I Tried letting the radius of the cone be "$r$" and the height "$h$" and then the radius of the hemisphere "$R$" is $\sqrt{(r²+h²)}$.
I tried letting an angle $\theta$ and tried to simplify things down, and taking the derivative, but it just isn't working, is there some other nice approach because I am not finding a similar problem anywhere on the internet - I mean, it seemed a little too trivial to me at first, but since the cone is inverted so I just couldn't let $R=h$ and substitute the values in, and the cone is also in a hemisphere not a sphere, so I couldn't really figure out what to do.
An explanation would be very much appreciated.

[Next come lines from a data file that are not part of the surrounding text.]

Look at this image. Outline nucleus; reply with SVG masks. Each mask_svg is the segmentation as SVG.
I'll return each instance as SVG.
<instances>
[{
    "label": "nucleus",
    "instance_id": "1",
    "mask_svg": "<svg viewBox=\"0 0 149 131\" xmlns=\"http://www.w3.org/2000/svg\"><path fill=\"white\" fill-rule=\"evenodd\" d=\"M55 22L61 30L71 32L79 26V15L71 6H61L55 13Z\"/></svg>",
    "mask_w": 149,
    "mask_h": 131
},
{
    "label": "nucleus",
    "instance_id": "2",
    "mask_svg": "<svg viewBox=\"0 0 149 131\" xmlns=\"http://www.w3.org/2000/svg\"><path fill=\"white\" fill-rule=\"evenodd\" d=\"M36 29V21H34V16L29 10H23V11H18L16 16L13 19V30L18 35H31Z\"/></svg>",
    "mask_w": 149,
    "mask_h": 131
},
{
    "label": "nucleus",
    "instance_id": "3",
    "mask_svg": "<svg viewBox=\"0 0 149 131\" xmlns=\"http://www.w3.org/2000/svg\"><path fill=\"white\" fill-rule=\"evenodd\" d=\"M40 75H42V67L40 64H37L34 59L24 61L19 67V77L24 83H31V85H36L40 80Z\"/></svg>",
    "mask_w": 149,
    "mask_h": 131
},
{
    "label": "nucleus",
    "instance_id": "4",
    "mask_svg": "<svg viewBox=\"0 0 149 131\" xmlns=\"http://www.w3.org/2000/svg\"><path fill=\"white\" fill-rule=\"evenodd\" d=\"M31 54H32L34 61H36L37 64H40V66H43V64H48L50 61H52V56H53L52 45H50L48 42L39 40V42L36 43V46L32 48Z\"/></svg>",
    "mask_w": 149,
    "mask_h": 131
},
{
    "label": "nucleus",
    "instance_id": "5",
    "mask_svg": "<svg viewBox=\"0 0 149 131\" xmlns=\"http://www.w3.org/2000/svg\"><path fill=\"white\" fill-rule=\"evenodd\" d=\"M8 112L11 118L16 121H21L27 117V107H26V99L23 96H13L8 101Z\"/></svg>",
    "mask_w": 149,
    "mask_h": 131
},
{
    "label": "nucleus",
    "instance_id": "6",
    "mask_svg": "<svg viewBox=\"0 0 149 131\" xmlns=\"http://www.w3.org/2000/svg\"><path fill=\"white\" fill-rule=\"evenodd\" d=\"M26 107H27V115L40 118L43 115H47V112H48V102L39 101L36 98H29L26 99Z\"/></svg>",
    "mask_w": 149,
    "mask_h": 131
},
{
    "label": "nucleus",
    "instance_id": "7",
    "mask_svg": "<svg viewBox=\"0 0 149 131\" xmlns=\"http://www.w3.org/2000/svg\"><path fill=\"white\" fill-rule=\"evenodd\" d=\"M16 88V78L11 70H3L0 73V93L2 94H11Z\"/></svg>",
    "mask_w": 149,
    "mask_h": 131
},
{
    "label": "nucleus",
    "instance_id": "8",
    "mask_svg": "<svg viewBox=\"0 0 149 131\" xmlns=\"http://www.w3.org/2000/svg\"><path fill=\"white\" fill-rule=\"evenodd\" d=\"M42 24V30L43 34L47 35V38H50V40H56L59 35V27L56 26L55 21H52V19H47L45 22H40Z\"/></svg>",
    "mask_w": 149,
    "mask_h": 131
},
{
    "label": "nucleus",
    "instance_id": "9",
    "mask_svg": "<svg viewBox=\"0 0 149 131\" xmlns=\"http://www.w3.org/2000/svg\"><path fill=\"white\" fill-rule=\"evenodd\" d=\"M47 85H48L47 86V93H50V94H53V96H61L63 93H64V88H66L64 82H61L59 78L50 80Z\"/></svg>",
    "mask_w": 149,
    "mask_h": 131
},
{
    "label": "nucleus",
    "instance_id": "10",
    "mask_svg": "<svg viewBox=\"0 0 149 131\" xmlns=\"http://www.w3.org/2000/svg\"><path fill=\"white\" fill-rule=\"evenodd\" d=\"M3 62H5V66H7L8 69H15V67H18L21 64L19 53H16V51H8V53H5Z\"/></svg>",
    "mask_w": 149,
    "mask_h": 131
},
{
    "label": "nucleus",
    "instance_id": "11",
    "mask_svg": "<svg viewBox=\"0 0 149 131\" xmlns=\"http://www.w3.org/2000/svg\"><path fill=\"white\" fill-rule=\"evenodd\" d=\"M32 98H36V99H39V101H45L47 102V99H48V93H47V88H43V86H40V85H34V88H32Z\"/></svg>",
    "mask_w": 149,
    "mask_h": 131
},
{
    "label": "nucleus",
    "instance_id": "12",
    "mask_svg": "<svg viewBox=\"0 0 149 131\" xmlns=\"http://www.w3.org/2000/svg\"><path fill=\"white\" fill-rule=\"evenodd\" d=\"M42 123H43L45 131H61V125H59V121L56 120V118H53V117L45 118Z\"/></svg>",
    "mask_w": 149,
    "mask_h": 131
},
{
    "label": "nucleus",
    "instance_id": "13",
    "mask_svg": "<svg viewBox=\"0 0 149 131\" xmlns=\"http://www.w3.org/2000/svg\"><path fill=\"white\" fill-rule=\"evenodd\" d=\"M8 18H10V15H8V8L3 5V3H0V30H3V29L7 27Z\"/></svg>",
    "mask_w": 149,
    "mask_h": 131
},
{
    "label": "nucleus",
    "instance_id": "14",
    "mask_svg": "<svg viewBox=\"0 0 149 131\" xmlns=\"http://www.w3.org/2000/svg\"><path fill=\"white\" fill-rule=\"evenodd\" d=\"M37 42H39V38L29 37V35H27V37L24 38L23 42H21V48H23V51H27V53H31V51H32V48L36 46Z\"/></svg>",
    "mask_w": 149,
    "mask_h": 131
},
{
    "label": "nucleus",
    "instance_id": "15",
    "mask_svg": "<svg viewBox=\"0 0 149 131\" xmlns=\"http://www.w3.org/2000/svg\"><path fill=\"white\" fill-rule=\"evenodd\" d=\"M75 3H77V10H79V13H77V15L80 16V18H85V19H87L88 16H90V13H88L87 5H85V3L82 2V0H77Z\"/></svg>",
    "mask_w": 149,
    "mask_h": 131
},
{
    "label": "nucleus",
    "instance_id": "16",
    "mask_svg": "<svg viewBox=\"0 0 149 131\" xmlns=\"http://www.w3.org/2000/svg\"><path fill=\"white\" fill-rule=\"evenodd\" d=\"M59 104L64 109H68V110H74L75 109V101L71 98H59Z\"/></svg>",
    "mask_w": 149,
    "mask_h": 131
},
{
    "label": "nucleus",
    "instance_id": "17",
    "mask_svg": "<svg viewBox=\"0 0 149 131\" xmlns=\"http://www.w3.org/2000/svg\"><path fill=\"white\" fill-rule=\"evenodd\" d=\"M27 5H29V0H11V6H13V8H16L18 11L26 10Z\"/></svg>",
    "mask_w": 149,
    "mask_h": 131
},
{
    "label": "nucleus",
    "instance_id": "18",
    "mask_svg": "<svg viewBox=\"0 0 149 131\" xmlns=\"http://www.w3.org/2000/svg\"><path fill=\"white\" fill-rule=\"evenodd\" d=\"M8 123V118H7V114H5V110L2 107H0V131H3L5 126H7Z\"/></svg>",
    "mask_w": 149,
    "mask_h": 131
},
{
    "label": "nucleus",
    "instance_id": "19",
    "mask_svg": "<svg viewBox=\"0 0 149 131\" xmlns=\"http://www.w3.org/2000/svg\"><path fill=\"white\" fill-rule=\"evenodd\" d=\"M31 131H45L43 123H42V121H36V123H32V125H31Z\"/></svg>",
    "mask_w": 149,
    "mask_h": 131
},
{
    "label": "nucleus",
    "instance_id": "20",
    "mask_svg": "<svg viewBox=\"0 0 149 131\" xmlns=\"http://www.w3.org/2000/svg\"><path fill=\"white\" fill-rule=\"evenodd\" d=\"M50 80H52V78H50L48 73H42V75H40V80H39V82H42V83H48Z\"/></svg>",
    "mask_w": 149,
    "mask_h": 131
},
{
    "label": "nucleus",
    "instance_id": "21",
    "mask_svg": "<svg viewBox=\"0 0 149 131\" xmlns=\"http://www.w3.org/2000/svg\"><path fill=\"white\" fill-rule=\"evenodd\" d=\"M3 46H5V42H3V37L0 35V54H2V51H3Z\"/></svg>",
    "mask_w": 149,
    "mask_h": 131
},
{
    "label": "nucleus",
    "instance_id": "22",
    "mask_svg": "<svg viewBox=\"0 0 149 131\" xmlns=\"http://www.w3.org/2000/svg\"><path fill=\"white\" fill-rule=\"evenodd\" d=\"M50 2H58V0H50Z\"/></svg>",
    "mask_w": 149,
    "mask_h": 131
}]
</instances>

You want to maximum the volume
$V = \frac{1}{3} r^2 h $
where $r, h$ satisfy
$ r^2 + h^2 = R^2 $
and $R$ is the radius of the sphere.
From this, you can write $r^2 = R^2 - h^2$ and substitute in the volume function
$ V = \frac{1}{3} h (R^2 - h^2) $
Now differentiate with respect to $h$,
$ \dfrac{dV}{dh} = \frac{1}{3} ( R^2 - h^2 - 2 h^2 ) = \frac{1}{3} (R^2 - 3 h^2) $
The second derivative is $ \dfrac{d^2 V}{d h^2} = -2 h $
Setting $\dfrac{dV}{dh} = 0 $ gives us,
$ h^2 = \frac{1}{3} R^2 $
So that
$ h = \dfrac{1}{\sqrt{3}} R $
To check that this actually a maximum, substitute into the expression of the second derivative, you'll get a negative value, indicating that it is a maximum.